La question des finances publiques, de la dépense, de l’impôt comme de la dette, est tout aussi au centre de cette stratégie du changement en profondeur. La Ve République autorise et encourage le mensonge officiel sur les comptes de la Nation, l’impunité à l’égard des manipulations gouvernementales, comme l’irresponsabilité des pouvoirs publics.

La VIe organisera la transparence des comptes publics et la cogestion majorité-opposition des fonctions de contrôle de l’exécution des décisions de finances publiques. La mise à disposition du Parlement, de la Cour des comptes, et l’augmentation des pouvoirs de contrôle de l’usage des finances publiques par l’opposition à la tête de la Commission des finances, selon les règles du parlementarisme britannique, c’est en soi un bouleversement considérable. La clarification de l’administration des territoires qui aujourd’hui ajoute au morcellement des compétences la superposition des structures, est également à l’ordre du jour de notre vaste chantier sixiémiste.

Ainsi, la VIe République réalise un déplacement du centre de gravité du lieu des décisions politiques. D’un homme seul imposant aujourd’hui sa décision présidentielle indiscutée et indiscutable aux autres pouvoirs, la VIe République rééquilibre et organise
devant le pays une mise en partage des problèmes et une mise en délibération des solutions.
A cet égard, l’entrée des citoyens dans le système politique est de nature à changer profondément la donne. En les constituant en contre-pouvoirs, ils pourront infléchir les grandes décisions, et participer aux compromis que nous auront à assumer dans l’avenir. C’est par l’ouverture du débat et par la recherche du compromis, qu’on réformera, par exemple, les retraites, dans le respect du plus grand nombre, en équilibrant et en répartissant justement les efforts que les Français savent inéluctables.
Le droit de pétition, inscrivant à l’ordre du jour des assemblées les questions à délibérer, le droit de provoquer des référendums d’initiative populaire, d’entrer dans les jurys citoyens chargés d’évaluer les politiques publiques et de proposer des ajustements, révolutionneront la prise de décision publique.

Mais ce grand projet jaurèsien est aussi social.
La réforme démocratique du système politique doit se transporter aussi dans le système productif, dans l’économie où la recherche du compromis entre le capital et le travail est impérieuse.
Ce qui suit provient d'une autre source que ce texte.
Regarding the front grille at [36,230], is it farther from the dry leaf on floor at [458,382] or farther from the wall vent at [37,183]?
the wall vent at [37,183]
Le rapport de Jean-Marc Ayrault donne le contenu audacieux à ce projet de démocratie dans les entreprises : élection de représentativité au suffrage universel pour les organisations syndicales et patronales ; loi de l’accord majoritaire sur une base élective ; présence de représentants salariés dans les conseils d’administration des entreprises ; financement public des organisations syndicales. Au lieu d’une loi de la République uniforme, inappliquée et sans force, voici des accords et des conventions tenant lieu de loi, légitimes parce que représentatifs d’une majorité des salariés concernés, et capables d’assurer le progrès social dans la progression économique de l’entreprise.
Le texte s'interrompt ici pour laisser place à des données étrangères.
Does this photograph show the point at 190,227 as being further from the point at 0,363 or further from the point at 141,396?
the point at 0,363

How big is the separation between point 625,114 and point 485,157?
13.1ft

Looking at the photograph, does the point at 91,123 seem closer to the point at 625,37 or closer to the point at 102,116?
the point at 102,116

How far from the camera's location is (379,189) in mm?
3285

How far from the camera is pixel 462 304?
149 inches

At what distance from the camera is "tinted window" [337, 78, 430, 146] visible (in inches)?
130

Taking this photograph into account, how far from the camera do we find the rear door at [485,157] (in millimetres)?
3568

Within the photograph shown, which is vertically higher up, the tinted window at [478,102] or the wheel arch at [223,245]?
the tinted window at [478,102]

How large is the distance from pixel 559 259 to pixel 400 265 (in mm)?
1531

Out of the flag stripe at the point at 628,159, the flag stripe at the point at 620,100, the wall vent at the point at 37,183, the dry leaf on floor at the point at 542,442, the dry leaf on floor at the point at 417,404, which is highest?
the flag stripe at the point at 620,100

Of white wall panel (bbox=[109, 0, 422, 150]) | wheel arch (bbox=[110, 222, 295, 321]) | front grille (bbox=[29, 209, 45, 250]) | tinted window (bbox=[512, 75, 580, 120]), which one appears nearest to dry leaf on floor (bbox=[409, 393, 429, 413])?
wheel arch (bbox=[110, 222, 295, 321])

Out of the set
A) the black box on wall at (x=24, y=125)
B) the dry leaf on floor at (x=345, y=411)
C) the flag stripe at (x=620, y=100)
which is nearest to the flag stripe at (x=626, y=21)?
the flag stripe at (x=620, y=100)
Chacun aperçoit la puissance du changement que porte en elle la VIe République. C’est au bout du compte la réconciliation des Français avec la politique et, comme l’a déclaré Ségolène Royal « avec l’entreprise, la vraie », celle qui sert les hommes, les territoires et l’avenir de notre pays.

par Arnaud Montebourg, député de Saône-et-Loire et porte-parole de Ségolène Royal.